I was planning on releasing a longer post about Nx, but I got lost in my line of reasoning. So here goes a shorter note, just to share some thoughts.

TypeScript project references

Before I get to the Nx part, I wanted to talk about a useful TypeScript’s feature: project references.

It allows you to divide your project into separate sub-projects that are understood by TypeScript, as long as you reference the root directories of used projects (or their tsconfig.json files) inside the “using” project’s tsconfig.json#references. What’s neat about this is that whenever you want to build the app that relies on libA and libB, and you run tsc --build, the TypeScript compiler will first run type-checking and transpilation for those dependencies, before builing the app itself. If everything is configured properly with the .tsbuildinfo files, then the sub-build will be skipped (because cached).

Enter Nx

So what’s the deal with Nx? One of it’s core features is the fact that it manages the dependencies between the tasks, including “build” tasks. Why would it matter to me, since TS handles that out of the box?

Well, I just realized that when you change the transpiler (to, for example, swc), it turns out you have to transpile all the projects one by one yourself.

SUPPLIED MATERIAL —
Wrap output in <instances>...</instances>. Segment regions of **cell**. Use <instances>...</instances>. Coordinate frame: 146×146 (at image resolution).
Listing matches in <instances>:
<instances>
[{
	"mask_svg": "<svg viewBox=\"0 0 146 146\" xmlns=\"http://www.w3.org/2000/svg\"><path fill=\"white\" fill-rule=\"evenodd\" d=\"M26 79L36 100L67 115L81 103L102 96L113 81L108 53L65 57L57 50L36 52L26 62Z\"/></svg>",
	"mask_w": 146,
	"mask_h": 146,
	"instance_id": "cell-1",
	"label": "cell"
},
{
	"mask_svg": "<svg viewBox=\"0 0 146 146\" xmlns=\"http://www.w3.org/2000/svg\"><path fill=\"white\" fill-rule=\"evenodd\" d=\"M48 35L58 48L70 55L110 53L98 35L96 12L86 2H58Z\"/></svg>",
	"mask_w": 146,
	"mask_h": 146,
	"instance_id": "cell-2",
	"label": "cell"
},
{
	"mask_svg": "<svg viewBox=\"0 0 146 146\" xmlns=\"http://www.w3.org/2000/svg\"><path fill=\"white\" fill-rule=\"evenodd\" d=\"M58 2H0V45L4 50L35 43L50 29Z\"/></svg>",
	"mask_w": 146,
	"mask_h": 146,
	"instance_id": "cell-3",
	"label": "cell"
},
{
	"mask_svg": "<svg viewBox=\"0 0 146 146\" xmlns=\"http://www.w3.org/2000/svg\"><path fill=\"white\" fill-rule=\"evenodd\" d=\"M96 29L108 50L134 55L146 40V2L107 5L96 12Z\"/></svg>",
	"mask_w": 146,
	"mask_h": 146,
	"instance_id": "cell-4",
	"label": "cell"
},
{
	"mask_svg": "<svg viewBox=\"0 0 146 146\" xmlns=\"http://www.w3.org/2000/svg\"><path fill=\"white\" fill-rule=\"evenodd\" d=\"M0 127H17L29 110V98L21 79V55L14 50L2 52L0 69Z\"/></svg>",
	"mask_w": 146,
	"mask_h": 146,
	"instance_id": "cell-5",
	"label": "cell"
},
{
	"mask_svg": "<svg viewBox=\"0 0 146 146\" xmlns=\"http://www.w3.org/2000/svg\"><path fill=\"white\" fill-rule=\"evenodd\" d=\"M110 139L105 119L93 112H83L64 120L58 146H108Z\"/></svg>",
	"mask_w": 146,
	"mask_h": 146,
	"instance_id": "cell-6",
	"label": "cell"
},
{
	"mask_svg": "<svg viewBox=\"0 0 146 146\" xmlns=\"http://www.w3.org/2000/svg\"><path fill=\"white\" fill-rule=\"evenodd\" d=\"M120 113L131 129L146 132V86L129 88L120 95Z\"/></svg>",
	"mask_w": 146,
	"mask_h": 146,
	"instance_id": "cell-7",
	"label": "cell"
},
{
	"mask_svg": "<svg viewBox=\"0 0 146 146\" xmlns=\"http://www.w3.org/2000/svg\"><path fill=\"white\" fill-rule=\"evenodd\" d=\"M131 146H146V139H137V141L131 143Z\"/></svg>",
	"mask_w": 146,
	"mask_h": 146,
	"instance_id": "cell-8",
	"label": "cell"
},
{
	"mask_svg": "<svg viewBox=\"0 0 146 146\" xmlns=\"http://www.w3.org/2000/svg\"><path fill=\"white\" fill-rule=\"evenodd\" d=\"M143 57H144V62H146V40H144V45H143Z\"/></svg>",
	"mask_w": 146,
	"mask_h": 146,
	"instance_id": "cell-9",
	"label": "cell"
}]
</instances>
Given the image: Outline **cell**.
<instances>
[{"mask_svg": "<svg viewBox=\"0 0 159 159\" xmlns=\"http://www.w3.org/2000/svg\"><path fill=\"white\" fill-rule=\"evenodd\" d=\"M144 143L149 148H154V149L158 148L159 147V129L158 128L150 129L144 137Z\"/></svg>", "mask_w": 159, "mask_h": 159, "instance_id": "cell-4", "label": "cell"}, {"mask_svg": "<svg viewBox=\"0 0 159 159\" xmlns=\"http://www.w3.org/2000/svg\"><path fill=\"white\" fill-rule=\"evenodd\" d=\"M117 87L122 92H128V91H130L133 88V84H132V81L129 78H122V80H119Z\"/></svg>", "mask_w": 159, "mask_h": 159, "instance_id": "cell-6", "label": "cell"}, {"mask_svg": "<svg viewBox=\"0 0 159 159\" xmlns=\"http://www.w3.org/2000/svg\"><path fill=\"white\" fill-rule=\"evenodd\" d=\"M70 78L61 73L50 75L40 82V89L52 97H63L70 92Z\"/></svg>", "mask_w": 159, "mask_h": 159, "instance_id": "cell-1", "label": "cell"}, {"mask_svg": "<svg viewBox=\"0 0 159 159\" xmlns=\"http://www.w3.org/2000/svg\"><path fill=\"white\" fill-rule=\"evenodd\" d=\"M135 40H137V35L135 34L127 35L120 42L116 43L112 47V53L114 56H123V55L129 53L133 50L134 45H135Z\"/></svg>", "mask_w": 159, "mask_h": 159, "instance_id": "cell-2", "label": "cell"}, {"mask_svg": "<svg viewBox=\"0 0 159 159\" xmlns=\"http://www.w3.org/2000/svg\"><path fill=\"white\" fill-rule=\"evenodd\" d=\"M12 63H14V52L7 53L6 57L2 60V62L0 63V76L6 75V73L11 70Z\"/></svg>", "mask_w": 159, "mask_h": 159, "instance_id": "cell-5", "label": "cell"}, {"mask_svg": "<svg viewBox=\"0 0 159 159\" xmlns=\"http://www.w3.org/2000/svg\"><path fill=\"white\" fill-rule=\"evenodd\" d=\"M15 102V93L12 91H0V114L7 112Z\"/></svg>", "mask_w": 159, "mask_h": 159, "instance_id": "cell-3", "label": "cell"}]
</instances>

EXERCISE INSTRUCTIONS — Rewrite the note about TypeScript project references and Nx from "It allows you" up to and including "skipped (because cached).", putting "subprojects" in place of "sub-projects".

THE COMPLETED TASK —
It allows you to divide your project into separate subprojects that are understood by TypeScript, as long as you reference the root directories of used projects (or their tsconfig.json files) inside the “using” project’s tsconfig.json#references. What’s neat about this is that whenever you want to build the app that relies on libA and libB, and you run tsc --build, the TypeScript compiler will first run type-checking and transpilation for those dependencies, before builing the app itself. If everything is configured properly with the .tsbuildinfo files, then the sub-build will be skipped (because cached).